TASK TO COMPLETE: Render each line of the records below as a row of a Markdown table with the columns Row and Line, numbering the rows and omitting blank lines. Leave the pictures out of the table.

[Spatial relation data]
***

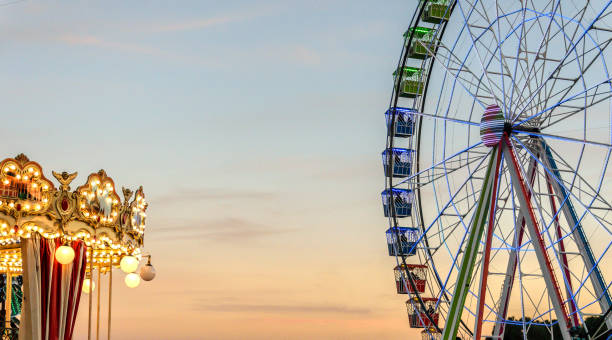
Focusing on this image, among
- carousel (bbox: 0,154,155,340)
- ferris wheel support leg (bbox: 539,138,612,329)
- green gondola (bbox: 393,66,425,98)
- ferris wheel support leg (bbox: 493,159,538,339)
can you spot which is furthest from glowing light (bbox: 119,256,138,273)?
green gondola (bbox: 393,66,425,98)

***

COMPLETE RESPONSE:
| Row | Line |
|---|---|
| 1 | Focusing on this image, among |
| 2 | - carousel (bbox: 0,154,155,340) |
| 3 | - ferris wheel support leg (bbox: 539,138,612,329) |
| 4 | - green gondola (bbox: 393,66,425,98) |
| 5 | - ferris wheel support leg (bbox: 493,159,538,339) |
| 6 | can you spot which is furthest from glowing light (bbox: 119,256,138,273)? |
| 7 | green gondola (bbox: 393,66,425,98) |